Copy every one of the rows below word for word, but leave the pictures out.

** START OF Task inputs **

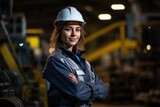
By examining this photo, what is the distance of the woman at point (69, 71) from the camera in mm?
2852

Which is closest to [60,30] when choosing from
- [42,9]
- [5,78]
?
[5,78]

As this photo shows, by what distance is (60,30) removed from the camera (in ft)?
9.93

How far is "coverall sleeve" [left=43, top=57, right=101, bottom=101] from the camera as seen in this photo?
2836 millimetres

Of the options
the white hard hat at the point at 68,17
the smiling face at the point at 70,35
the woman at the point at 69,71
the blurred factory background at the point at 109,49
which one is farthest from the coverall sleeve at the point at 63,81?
the blurred factory background at the point at 109,49

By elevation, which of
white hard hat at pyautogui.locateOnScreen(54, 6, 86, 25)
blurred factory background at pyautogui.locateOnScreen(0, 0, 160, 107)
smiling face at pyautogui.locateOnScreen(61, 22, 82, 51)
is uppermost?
white hard hat at pyautogui.locateOnScreen(54, 6, 86, 25)

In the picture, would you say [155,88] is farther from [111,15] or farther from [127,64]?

** END OF Task inputs **

Solved exercise:
By examining this photo, what is the distance of the woman at point (69, 71) from the camera in mm?
2852

Which is closest to [60,30] when choosing from
- [42,9]
- [5,78]
?
[5,78]

As this photo shows, by what distance is (60,30) removed from the camera (in ft)?
9.93

How far is "coverall sleeve" [left=43, top=57, right=101, bottom=101] from the camera as seen in this photo?
2836 millimetres

Of the options
the white hard hat at the point at 68,17
the smiling face at the point at 70,35
the woman at the point at 69,71
the blurred factory background at the point at 109,49
which one is farthest from the coverall sleeve at the point at 63,81?
the blurred factory background at the point at 109,49

By elevation, which of
white hard hat at pyautogui.locateOnScreen(54, 6, 86, 25)
blurred factory background at pyautogui.locateOnScreen(0, 0, 160, 107)
smiling face at pyautogui.locateOnScreen(61, 22, 82, 51)
is uppermost?
white hard hat at pyautogui.locateOnScreen(54, 6, 86, 25)

In the picture, would you say [155,88] is farther from [111,15] or farther from [127,64]?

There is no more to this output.